§ EXERCISE OBJECTIVE:
Copy every one of the records below word for word, but omit the pictures.

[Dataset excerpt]
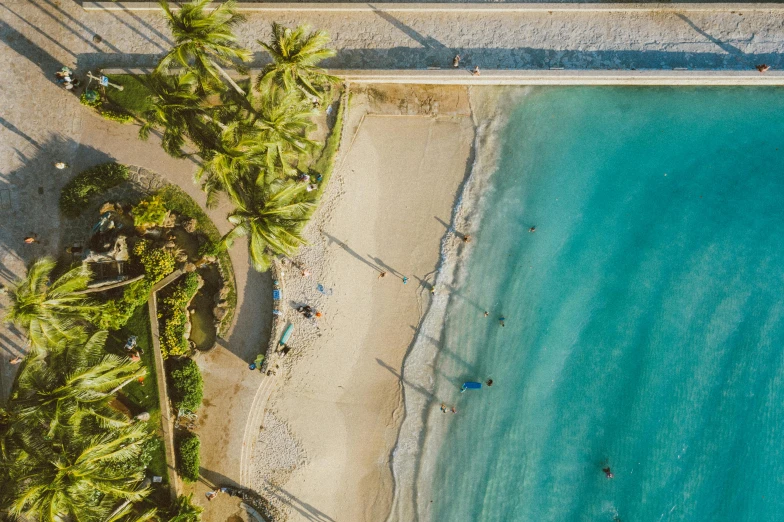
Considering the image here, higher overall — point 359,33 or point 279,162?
point 359,33

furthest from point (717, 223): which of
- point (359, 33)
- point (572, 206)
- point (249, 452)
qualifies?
point (249, 452)

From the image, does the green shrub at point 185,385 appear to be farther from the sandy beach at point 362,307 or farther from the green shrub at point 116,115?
the green shrub at point 116,115

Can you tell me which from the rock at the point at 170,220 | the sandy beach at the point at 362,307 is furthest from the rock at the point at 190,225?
the sandy beach at the point at 362,307

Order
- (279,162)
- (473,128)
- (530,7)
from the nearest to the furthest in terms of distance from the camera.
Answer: (279,162)
(530,7)
(473,128)

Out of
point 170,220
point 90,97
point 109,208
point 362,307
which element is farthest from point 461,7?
point 109,208

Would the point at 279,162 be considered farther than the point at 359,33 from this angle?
No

§ TASK SOLUTION:
Considering the image here, higher overall — point 359,33 or point 279,162?
point 359,33

furthest from point (717, 223): which of
- point (359, 33)
- point (572, 206)
- point (249, 452)
qualifies?
point (249, 452)

From the image, does the green shrub at point 185,385 appear to be farther from the sandy beach at point 362,307 or farther from the green shrub at point 116,115?
the green shrub at point 116,115

Can you tell me which from the rock at the point at 170,220 | the sandy beach at the point at 362,307 is furthest from the rock at the point at 190,225?
the sandy beach at the point at 362,307

Order
- (279,162)
- (473,128)
- (530,7)
from the nearest to the furthest in terms of distance from the camera.
Answer: (279,162)
(530,7)
(473,128)

Out of
point 170,220
point 90,97
point 109,208
point 362,307
which element is farthest from point 461,7?
point 109,208

Would the point at 279,162 be considered farther than the point at 359,33 from this angle?
No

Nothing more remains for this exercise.